L’enjeu d’investir dans la croissance de demain, par des politiques industrielles qui permettent les indispensables transformations écologiques en faisant de la transition juste l’axe structurant des politiques publiques, reste donc plus indispensable que jamais. De là à semer les graines d’une croissance qui tienne compte de ses coûts environnementaux et sociaux et de politiques économiques qui soient scrutées au prisme de leur impact sur les limites planétaires et la cohésion sociale, il y a un pas que nous n’avons pas franchi. Mais qui ne demande qu’à mûrir.
 

Ce qu’il faut retenir des perspectives économiques pour 2024

  • La croissance mondiale ralentit, en particulier dans les pays développés. En France, elle demeure modeste et les prévisions gouvernementales paraissent excessivement optimistes.

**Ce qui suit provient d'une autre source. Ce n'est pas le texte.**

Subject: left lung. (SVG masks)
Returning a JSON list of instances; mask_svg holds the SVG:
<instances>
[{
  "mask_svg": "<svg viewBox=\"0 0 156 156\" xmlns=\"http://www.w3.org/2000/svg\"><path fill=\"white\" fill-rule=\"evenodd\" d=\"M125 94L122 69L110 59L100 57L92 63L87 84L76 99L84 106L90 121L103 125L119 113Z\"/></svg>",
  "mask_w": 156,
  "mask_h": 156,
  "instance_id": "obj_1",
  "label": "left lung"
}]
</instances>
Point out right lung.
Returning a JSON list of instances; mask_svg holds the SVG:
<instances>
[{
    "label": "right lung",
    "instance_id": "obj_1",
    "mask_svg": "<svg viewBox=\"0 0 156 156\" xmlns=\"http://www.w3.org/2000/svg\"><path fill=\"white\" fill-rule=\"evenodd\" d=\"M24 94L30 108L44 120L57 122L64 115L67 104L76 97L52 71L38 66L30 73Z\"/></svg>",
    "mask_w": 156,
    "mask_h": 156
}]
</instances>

  • Les tensions géopolitiques font peser un risque sur l’accessibilité et le prix des matières premières alimentaires et de la transition énergétique, alors même qu’il y a urgence à conduire une « transition ordonnée » vers la neutralité carbone à l’horizon 2050 pour diminuer le coût économique du dérèglement climatique.

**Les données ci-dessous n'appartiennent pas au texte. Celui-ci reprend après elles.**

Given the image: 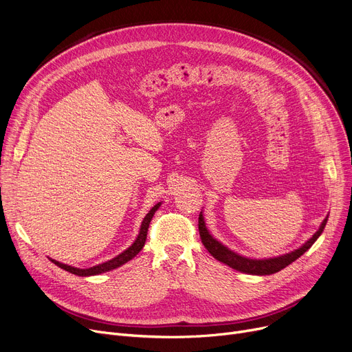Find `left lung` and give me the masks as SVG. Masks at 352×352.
<instances>
[{
	"instance_id": "obj_1",
	"label": "left lung",
	"mask_w": 352,
	"mask_h": 352,
	"mask_svg": "<svg viewBox=\"0 0 352 352\" xmlns=\"http://www.w3.org/2000/svg\"><path fill=\"white\" fill-rule=\"evenodd\" d=\"M328 217L322 221V224L320 227V230L312 235V238H309L308 241L298 250H295L289 254L276 256V258H270V260H250V258L241 256L235 252H232L231 250H228L227 247H224L221 243H218L217 239H214L204 223V217L202 214H199L198 217V230H199V236L201 241L204 244V247L208 250V252L215 258V260L227 264L228 267L241 271L245 274H252V275H270V274H275L281 271L283 268H285L287 265H289L291 263H294L297 258H300L314 243L317 241V238L322 234L325 224H327Z\"/></svg>"
}]
</instances>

  • La croissance européenne est ralentie par le maintien d’une politique monétaire stricte, destinée à juguler l’inflation : les taux d’intérêt élevés nuisent à la capacité d’investissement des ménages (en particulier dans l’immobilier), des entreprises et des Etats, fortement endettés à la suite de la crise sanitaire. C’est l’un des enjeux de la révision des règles de la gouvernance économique européenne de ne pas hypothéquer les capacités actuelles et futures des États membres en sabrant aveuglément dans les politiques publiques de cohésion sociale.
  • Si l’inflation devrait ralentir en 2024, elle ne pèse pas de manière uniforme sur les ménages : les pauvres, les familles monoparentales, les ouvrier et les employés en subissent davantage les effets. Ces inégalités doivent être prises en compte dans les NAO.
  • La sur-épargne des plus aisés contribue à ralentir la croissance et l’investissement des ménages, sous l’effet de la conjonction de prix de l’immobilier et de taux d’intérêt élevés, dans un contexte économique, politique, environnemental, social et géopolitique qui ne favorise pas la confiance dans l’avenir.
  • Le marché du travail français devrait notamment faire les frais de cette situation à court et à moyen terme à travers une hausse du taux de chômage
  • L’ensemble de ces perspectives confortent clairement la revendication de la CFDT d’une politique industrielle permettant de construire et renforcer les filières stratégiques en France et en Europe afin de répondre aux besoins essentiels de demain, de consolider les relais de croissance de demain et de développer des emplois de qualité.